(snark, snark, snark, funny, even if it is the Herald.)
Just send us a postcard By Boston Herald editorial staff
Thursday, May 25, 2006 - Updated: 01:29 AM EST
Yes, other governors have made the trek to Iraq and Afghanistan - nearly half of the nation’s governors, according to the Pentagon. And there is no quibbling with the fact that it’s a worthwhile effort - even an obligation - to visit with the state’s National Guard contingent and other local soldiers now serving in those war zones.
Now if this were one of those rare forays out of state by Gov. Mitt Romney, it wouldn’t even raise an eyebrow. But let’s face it, Romney has virtually abandoned this state - unless, of course, it suits his purposes to come racing in to hold an I’m-in-charge-here news conference in the midst of last week’s flooding. (He actually had to cancel a fund-raiser and a trip to Wisconsin to reassure the good people of Methuen and Peabody that he would keep them safe from “looters.”)
If this - and his earlier trip to Guantanamo Bay, Cuba - is Romney’s way of puffing up his foreign policy credentials in advance of a presidential run, it’s a fairly pathetic effort. But, according to the Associated Press, Romney has been out of state about half the business days of every month since the start of the year. The people of Massachusetts deserve better than that kind of absentee stewardship.
***************
They also said this about Mitt the Snit:
So there’s no way Gov. Mitt Romney isn’t going to take advantage of his last year in office to engage in this utterly shameless exercise - made all the more amusing by the attendant spin. The governor’s visit to the U.S. prison at Guantanamo Bay, Cuba a month ago was supposed to be a chance to update officials there on Massachusetts’ “best practices” in its prisons.

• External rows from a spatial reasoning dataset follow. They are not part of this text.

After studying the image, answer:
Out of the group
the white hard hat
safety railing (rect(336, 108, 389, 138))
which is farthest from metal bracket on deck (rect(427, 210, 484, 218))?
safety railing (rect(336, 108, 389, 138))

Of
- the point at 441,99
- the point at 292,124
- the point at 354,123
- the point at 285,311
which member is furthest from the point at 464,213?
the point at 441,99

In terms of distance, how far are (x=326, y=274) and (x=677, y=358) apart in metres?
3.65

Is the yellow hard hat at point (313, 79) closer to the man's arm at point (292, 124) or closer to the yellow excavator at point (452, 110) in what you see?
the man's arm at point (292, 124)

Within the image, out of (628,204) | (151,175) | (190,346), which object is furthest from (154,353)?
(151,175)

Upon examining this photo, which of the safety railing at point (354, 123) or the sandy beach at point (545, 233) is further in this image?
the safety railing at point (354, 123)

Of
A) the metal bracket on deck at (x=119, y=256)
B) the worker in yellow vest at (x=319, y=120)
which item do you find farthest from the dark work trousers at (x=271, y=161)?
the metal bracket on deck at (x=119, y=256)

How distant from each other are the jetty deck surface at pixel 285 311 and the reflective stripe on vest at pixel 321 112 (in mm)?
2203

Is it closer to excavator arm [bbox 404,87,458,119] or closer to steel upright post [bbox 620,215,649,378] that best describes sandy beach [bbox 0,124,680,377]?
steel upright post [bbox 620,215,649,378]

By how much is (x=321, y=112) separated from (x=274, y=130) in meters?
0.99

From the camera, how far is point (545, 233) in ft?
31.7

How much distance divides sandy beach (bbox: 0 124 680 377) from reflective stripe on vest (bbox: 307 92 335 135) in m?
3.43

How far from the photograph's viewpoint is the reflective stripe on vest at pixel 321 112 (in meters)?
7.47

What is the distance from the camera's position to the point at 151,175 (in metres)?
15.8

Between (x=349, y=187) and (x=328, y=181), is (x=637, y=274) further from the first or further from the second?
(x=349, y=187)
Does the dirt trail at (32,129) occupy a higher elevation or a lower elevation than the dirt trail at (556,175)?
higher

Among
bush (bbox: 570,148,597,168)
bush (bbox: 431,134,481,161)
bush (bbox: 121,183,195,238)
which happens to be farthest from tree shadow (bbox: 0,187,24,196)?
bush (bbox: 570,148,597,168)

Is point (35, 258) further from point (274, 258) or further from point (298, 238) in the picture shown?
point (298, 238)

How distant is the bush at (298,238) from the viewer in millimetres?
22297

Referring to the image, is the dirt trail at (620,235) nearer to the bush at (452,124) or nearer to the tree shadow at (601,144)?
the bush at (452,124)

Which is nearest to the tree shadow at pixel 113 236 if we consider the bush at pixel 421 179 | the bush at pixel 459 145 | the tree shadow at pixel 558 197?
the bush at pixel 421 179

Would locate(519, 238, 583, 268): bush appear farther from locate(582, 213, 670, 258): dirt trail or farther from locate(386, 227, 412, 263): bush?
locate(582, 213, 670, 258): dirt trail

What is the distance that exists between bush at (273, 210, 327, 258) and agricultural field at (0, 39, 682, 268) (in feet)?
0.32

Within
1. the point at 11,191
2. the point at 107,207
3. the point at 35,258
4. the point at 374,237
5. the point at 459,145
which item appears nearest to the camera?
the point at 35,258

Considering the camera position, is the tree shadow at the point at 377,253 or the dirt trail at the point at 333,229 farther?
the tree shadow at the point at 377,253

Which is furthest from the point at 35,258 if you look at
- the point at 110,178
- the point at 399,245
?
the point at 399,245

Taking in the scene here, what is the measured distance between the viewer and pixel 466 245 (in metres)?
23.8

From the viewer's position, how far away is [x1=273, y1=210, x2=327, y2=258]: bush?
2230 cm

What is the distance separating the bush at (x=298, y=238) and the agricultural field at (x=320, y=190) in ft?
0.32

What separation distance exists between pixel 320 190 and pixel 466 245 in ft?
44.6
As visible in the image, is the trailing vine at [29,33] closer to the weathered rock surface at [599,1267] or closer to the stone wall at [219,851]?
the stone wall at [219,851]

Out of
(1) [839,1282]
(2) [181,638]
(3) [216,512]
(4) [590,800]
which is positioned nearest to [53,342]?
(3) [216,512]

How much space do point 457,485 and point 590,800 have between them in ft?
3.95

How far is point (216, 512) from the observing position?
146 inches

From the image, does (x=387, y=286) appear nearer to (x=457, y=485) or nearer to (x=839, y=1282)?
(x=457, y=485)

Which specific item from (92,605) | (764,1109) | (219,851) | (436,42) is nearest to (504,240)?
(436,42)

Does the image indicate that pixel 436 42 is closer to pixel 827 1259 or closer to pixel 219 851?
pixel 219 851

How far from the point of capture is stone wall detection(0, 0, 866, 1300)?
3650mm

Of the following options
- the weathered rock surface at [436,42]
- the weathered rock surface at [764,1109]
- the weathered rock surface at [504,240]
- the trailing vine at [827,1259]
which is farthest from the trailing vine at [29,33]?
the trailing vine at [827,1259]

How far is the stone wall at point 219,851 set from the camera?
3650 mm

His current trip to Iraq and Afghanistan is “about seeing our men and women from Massachusetts” serving there, he said. Although he’ll also be stopping in Pakistan and getting some face time with Afghan President Hamid Karzai. All so at some appropriate moment he can say, “As I was saying to Hamid Karzai last time I was in Kabul. . .”
Of course, Sen. John Kerry could so one-up him on that score. In brief remarks last Friday to the New England Council, Kerry dropped enough names of foreign leaders to fill several rows of the U.N. General Assembly, including that of Pakistani President Pervez Musharraf and Karzai (who was the star attraction at a Georgetown dinner party thrown by John and Teresa).